`trac.util.text` – Text manipulation¶

The Unicode toolbox¶

Trac internals are almost exclusively dealing with Unicode text, represented by unicode instances. The main advantage of using unicode over UTF-8 encoded str (as this used to be the case before version 0.10), is that text transformation functions in the present module will operate in a safe way on individual characters, and won’t risk to eventually cut a multi-byte sequence in the middle. Similar issues with Python string handling routines are avoided as well, like surprising results when splitting text in lines. For example, did you know that “Priorità” is encoded as 'Priorit\xc3\x0a' in UTF-8? Calling strip() on this value in some locales can cut away the trailing \x0a and it’s no longer valid UTF-8...

The drawback is that most of the outside world, while eventually “Unicode”, is definitely not unicode. This is why we need to convert back and forth between str and unicode at the boundaries of the system. And more often than not we even have to guess which encoding is used in the incoming str strings.

Encoding unicode to str is usually directly performed by calling encode() on the unicode instance, while decoding is preferably left to the to_unicode helper function, which converts str to unicode in a robust and guaranteed successful way.

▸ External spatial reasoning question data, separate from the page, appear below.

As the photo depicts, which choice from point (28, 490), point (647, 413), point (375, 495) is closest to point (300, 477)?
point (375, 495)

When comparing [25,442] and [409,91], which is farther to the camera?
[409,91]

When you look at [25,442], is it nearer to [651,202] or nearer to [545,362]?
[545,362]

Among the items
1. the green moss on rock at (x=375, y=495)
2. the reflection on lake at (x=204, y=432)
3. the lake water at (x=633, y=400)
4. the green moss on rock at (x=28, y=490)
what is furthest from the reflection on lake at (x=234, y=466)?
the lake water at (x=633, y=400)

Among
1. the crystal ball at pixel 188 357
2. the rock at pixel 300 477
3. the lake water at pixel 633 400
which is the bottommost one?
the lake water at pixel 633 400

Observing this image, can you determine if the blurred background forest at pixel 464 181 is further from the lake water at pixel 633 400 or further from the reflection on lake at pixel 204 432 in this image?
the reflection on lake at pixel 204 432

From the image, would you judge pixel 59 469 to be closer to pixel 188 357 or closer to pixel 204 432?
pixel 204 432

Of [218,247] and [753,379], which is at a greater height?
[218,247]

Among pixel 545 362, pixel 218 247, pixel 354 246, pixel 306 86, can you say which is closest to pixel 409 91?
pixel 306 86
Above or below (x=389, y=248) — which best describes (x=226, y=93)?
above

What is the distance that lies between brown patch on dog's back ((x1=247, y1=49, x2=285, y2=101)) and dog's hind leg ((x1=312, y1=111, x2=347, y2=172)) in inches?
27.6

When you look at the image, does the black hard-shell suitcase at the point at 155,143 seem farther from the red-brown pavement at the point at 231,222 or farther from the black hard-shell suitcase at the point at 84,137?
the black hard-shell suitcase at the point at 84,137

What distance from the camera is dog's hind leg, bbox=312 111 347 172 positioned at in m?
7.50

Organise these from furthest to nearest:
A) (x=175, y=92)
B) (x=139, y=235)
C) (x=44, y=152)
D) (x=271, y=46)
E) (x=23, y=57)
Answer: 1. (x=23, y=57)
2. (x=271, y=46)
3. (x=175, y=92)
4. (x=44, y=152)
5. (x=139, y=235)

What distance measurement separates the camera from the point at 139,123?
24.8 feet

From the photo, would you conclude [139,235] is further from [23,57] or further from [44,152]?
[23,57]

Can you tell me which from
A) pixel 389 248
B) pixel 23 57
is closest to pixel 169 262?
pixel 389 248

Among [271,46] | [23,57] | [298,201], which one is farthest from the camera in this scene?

trac.util.text.to_unicode(text, charset=None)¶

Convert input to an unicode object.

For a str object, we’ll first try to decode the bytes using the given charset encoding (or UTF-8 if none is specified), then we fall back to the latin1 encoding which might be correct or not, but at least preserves the original byte sequence by mapping each byte to the corresponding unicode code point in the range U+0000 to U+00FF.

For anything else, a simple unicode() conversion is attempted, with special care taken with Exception objects.

trac.util.text.exception_to_unicode(e, traceback=False)¶

Convert an Exception to an unicode object.

In addition to to_unicode, this representation of the exception also contains the class name and optionally the traceback.

Web utilities¶

trac.util.text.unicode_quote(value, safe='/')¶

A unicode aware version of urllib.quote

Parameters:	value – anything that converts to a `str`. If `unicode` input is given, it will be UTF-8 encoded. safe – as in `quote`, the characters that would otherwise be quoted but shouldn’t here (defaults to ‘/’)

trac.util.text.unicode_quote_plus(value, safe='')¶

A unicode aware version of urllib.quote_plus.

Parameters:	value – anything that converts to a `str`. If `unicode` input is given, it will be UTF-8 encoded. safe – as in `quote_plus`, the characters that would otherwise be quoted but shouldn’t here (defaults to ‘/’)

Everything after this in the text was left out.